Je me trouve par ailleurs mentalement fort occupé par mon obsession vestimentaire du moment. Comme je l’ai mentionné en mai, je me suis mis en tête de m’habiller aux couleurs de mon livre pour la lecture du 22 juin. Après avoir fait l’acquisition d’un certain nombre de pantalons dont le violet ne me convenait jamais, et de chemises ou polos dont le bleu ciel, la taille ou la matière ne convenaient pas non plus (ce qui suppose, quand on habite dans un lieu aussi retiré que le mien et qu’on n’envisage pas de perdre des journées entières en voyages en ville pour ce genre de frivolité, un certain nombre de paquets reçus et renvoyés), j’ai enfin trouvé le violet et le bleu que je voulais (ou peu s’en faut). Avec quel plaisir je me livre aux essais devant la glace ! Bien sûr, ce Jean “samba” (ou “salsa”, je ne sais plus) pour femme, taille 34, est un peu serré à la taille, mais cela ne me gêne pas ; il en est de même du polo Benetton dont le bleu délavé, le col un peu plus pâle, sont juste ce qu’il fallait. On n’imagine pas ce qu’il a fallu comme recherches pour en arriver là, mon esprit se transformant certaines nuits en un nuancier géant de violets et de bleus… Puis soudain je me dis que lorsque je tiendrai la couverture bleue de mon livre sur fond bleu, le contraste manquera, que je me suis trompé, qu’il faut inverser, trouver un haut violet et un bas bleu ciel, tout est à recommencer !

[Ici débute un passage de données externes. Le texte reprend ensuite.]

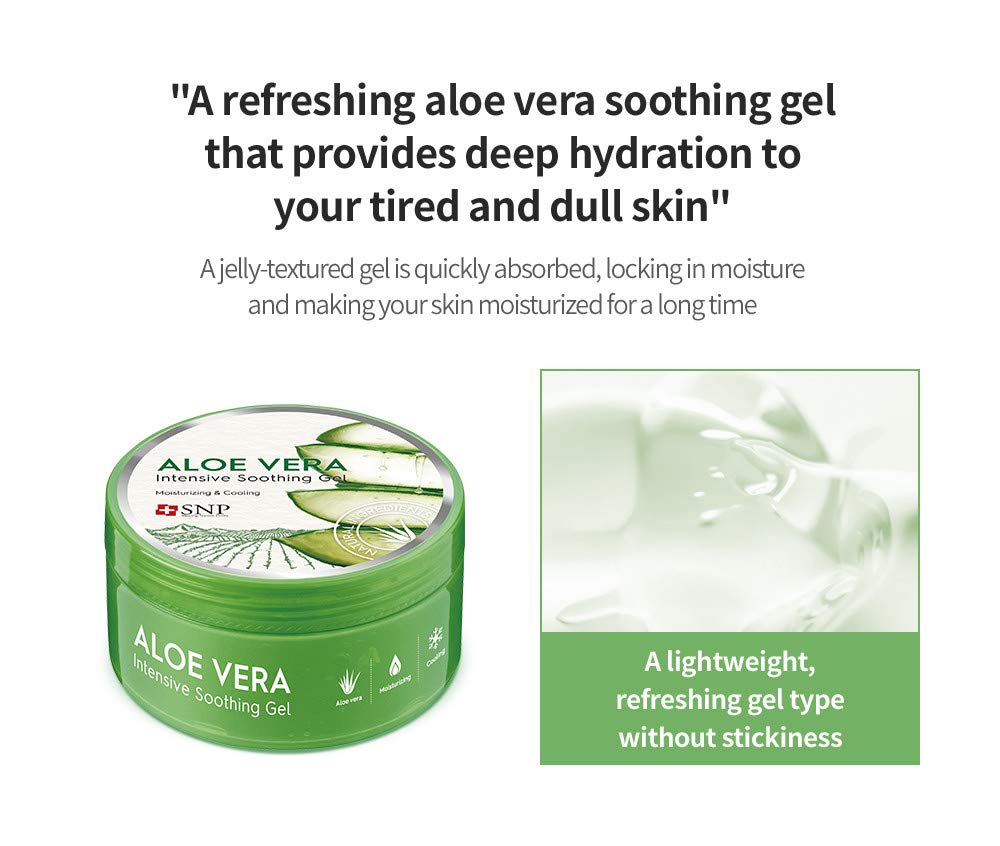 SNP - Intensive Snail Soothing Gel - Maximum Cooling & Moisturization for All Sensitive Skin Types -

C’est une chance que mon souci de la dépense et de l’écologie contrebalancent assez efficacement ce mode de fonctionnement obsessionnel qui m’a autrefois fait acheter, puis revendre en partie, cinq accordéons, autant de saxophones et de flûtes. Étranges préparatifs, me dis-je tout de même, pour une rencontre centrée sur la littérature et non sur la mode, j’ai peut-être raté ma vocation ; mais je sais qu’au fond c’est aussi une façon de dire cette quête d’unité entre le livre et la vie.

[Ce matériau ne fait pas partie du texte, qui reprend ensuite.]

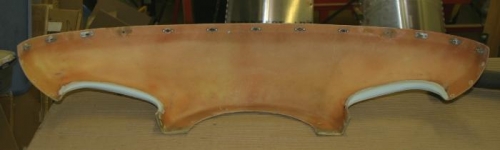 Upper nosebowl inlet fairings.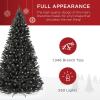imageBest Choice Products Artificial Frosted Christmas Tree 6ft Premium PreLit Realistic Spruce Holiday Dcor wDense Branches Metal Base  Blue SpruceBlack Spruce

Le grand chien blanc qui était si beau dans l’herbe verte du terrain d’Élodie tout à l’heure, compose à présent avec les tâches de lumière et d’ombre au milieu du torrent un autre tableau mouvant moins contrasté qui redouble l’impression de dérive un peu floue qu’imposait déjà le vacarme de l’eau. Il aboie après l’eau, après l’écume, après l’ombre et la lumière, après les bêtes invisibles cachées dans le sous-bois. Depuis que ce dernier s’est refermé, l’invisible est partout et révèle le mystère ordinaire (ni mystique, ni symbolique) du hors champ caché dans le champ. Dans Blow up, Antonioni a su explorer ce que je nomme, là où la plupart des réalisateurs ne s’intéressent qu’au hors-cadre. À cette minute, il me semble évident que tout ce que je perçois d’une façon ou d’une autre se répond, fait signe et sens, comme dans un tableau pour lequel le peintre a utilisé tout le nuancier des verts pour mieux mettre en valeur le blanc éclatant du chien et de l’écume ou ces fleurettes mauves au premier plan. Bien entendu, l’accord gagne tous les autres sens, à travers par exemple cette odeur de vase et d’herbe coupée qu’on hume avec contentement, ou cette caresse du vent tiède sur la nuque qui contraste avec le poisseux du front et la brûlure à mes jambes griffées par les ronces et les orties.

Ainsi mon rêve reste-t-il de parvenir à constituer, au moment de la lecture, un sentiment comparable d’unité, un accord général. L’entreprise est aussi ridiculement ambitieuse que sont dérisoires les moyens employés. La nature fait tout cela sans aucune concertation, aucun but, aucune conscience de faire quoi que ce soit, nullement préoccupée par cette idée d’unité qui n’est qu’une lubie humaine, ni par aucune idée. Je sais tout cela, mais que voulez-vous ? Je fais ce que je peux à mon échelle, avec mes moyens humains, pour tenter de donner sens à mon passage, en valsant avec mes manies et en suivant mon instinct, mes intuitions.